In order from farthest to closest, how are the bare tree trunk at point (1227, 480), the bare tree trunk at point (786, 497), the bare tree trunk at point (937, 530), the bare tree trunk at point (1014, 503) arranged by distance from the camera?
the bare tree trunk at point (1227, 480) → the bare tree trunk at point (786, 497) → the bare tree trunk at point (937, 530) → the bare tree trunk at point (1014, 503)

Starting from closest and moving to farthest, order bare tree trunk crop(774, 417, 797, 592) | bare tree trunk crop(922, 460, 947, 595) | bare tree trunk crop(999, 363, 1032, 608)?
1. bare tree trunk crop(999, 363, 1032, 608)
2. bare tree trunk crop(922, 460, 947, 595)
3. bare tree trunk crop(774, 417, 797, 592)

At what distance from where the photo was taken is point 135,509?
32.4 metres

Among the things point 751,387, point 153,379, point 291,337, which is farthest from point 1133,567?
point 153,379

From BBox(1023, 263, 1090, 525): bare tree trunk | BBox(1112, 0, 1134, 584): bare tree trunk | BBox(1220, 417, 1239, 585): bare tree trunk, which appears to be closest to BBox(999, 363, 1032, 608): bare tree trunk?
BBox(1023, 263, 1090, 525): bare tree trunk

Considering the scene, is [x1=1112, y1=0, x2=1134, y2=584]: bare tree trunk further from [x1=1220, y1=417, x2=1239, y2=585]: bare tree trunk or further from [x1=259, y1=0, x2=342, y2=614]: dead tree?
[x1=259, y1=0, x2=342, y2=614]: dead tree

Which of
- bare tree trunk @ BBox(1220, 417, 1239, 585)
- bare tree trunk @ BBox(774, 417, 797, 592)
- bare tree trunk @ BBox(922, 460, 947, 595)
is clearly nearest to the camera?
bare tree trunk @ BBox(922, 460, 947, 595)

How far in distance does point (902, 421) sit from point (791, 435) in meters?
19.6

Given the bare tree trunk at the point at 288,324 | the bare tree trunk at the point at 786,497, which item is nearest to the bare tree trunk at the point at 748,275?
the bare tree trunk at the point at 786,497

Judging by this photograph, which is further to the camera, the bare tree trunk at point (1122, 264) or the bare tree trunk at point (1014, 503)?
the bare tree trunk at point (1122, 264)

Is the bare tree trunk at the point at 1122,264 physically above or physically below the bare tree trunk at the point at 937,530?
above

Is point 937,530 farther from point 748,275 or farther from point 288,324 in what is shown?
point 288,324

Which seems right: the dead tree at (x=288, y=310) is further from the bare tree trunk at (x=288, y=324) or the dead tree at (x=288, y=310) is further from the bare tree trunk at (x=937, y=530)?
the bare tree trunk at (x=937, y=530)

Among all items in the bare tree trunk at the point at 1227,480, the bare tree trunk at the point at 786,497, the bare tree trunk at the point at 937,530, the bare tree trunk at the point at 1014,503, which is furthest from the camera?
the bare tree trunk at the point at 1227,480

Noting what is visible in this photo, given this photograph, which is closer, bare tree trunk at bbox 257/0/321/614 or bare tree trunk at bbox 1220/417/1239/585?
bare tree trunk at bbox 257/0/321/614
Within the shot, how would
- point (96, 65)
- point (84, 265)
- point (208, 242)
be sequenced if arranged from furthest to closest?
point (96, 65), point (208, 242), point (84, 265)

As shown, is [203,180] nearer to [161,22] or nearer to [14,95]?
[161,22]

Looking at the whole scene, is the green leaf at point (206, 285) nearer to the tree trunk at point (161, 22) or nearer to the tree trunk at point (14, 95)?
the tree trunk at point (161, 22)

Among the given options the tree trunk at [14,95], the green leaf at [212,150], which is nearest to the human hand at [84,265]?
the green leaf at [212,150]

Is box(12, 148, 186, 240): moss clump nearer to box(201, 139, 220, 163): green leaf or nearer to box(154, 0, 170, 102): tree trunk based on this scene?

** Task objective **
Put every line of the listing above into a JSON list of strings, one string per line, leaving out the blank lines.

** Answer below **
[
  "In order from farthest to closest, how are the bare tree trunk at point (1227, 480), the bare tree trunk at point (786, 497), the bare tree trunk at point (937, 530), the bare tree trunk at point (1014, 503) arranged by distance from the camera?",
  "the bare tree trunk at point (1227, 480) → the bare tree trunk at point (786, 497) → the bare tree trunk at point (937, 530) → the bare tree trunk at point (1014, 503)",
  "Starting from closest and moving to farthest, order bare tree trunk crop(774, 417, 797, 592) | bare tree trunk crop(922, 460, 947, 595) | bare tree trunk crop(999, 363, 1032, 608)?",
  "1. bare tree trunk crop(999, 363, 1032, 608)",
  "2. bare tree trunk crop(922, 460, 947, 595)",
  "3. bare tree trunk crop(774, 417, 797, 592)",
  "At what distance from where the photo was taken is point 135,509?",
  "32.4 metres",
  "Among the things point 751,387, point 153,379, point 291,337, which is farthest from point 1133,567?",
  "point 153,379",
  "From BBox(1023, 263, 1090, 525): bare tree trunk | BBox(1112, 0, 1134, 584): bare tree trunk | BBox(1220, 417, 1239, 585): bare tree trunk, which appears to be closest to BBox(999, 363, 1032, 608): bare tree trunk?",
  "BBox(1023, 263, 1090, 525): bare tree trunk",
  "Considering the scene, is [x1=1112, y1=0, x2=1134, y2=584]: bare tree trunk further from [x1=1220, y1=417, x2=1239, y2=585]: bare tree trunk or further from [x1=259, y1=0, x2=342, y2=614]: dead tree?",
  "[x1=259, y1=0, x2=342, y2=614]: dead tree",
  "Which of",
  "- bare tree trunk @ BBox(1220, 417, 1239, 585)",
  "- bare tree trunk @ BBox(774, 417, 797, 592)",
  "- bare tree trunk @ BBox(922, 460, 947, 595)",
  "is clearly nearest to the camera?",
  "bare tree trunk @ BBox(922, 460, 947, 595)",
  "How far in distance does point (902, 421) sit from point (791, 435) in meters?",
  "19.6",
  "Given the bare tree trunk at the point at 288,324 | the bare tree trunk at the point at 786,497, which item is nearest to the bare tree trunk at the point at 748,275?",
  "the bare tree trunk at the point at 786,497",
  "Judging by this photograph, which is further to the camera, the bare tree trunk at point (1122, 264) or the bare tree trunk at point (1014, 503)?",
  "the bare tree trunk at point (1122, 264)",
  "Is the bare tree trunk at the point at 1122,264 physically above or physically below the bare tree trunk at the point at 937,530?",
  "above",
  "Is point 937,530 farther from point 748,275 or farther from point 288,324 in what is shown?",
  "point 288,324",
  "Which seems right: the dead tree at (x=288, y=310) is further from the bare tree trunk at (x=288, y=324) or the dead tree at (x=288, y=310) is further from the bare tree trunk at (x=937, y=530)?",
  "the bare tree trunk at (x=937, y=530)",
  "Among all items in the bare tree trunk at the point at 1227,480, the bare tree trunk at the point at 786,497, the bare tree trunk at the point at 937,530, the bare tree trunk at the point at 1014,503, which is furthest from the camera?",
  "the bare tree trunk at the point at 1227,480",
  "Noting what is visible in this photo, given this photograph, which is closer, bare tree trunk at bbox 257/0/321/614 or bare tree trunk at bbox 1220/417/1239/585?",
  "bare tree trunk at bbox 257/0/321/614",
  "Within the shot, how would",
  "- point (96, 65)",
  "- point (84, 265)",
  "- point (208, 242)",
  "be sequenced if arranged from furthest to closest?",
  "point (96, 65), point (208, 242), point (84, 265)",
  "As shown, is [203,180] nearer to [161,22] or nearer to [14,95]?",
  "[161,22]",
  "Looking at the whole scene, is the green leaf at point (206, 285) nearer to the tree trunk at point (161, 22) or nearer to the tree trunk at point (14, 95)?",
  "the tree trunk at point (161, 22)",
  "Among the given options the tree trunk at [14,95], the green leaf at [212,150], which is nearest to the human hand at [84,265]?",
  "the green leaf at [212,150]",
  "Is box(12, 148, 186, 240): moss clump nearer to box(201, 139, 220, 163): green leaf or nearer to box(154, 0, 170, 102): tree trunk based on this scene?"
]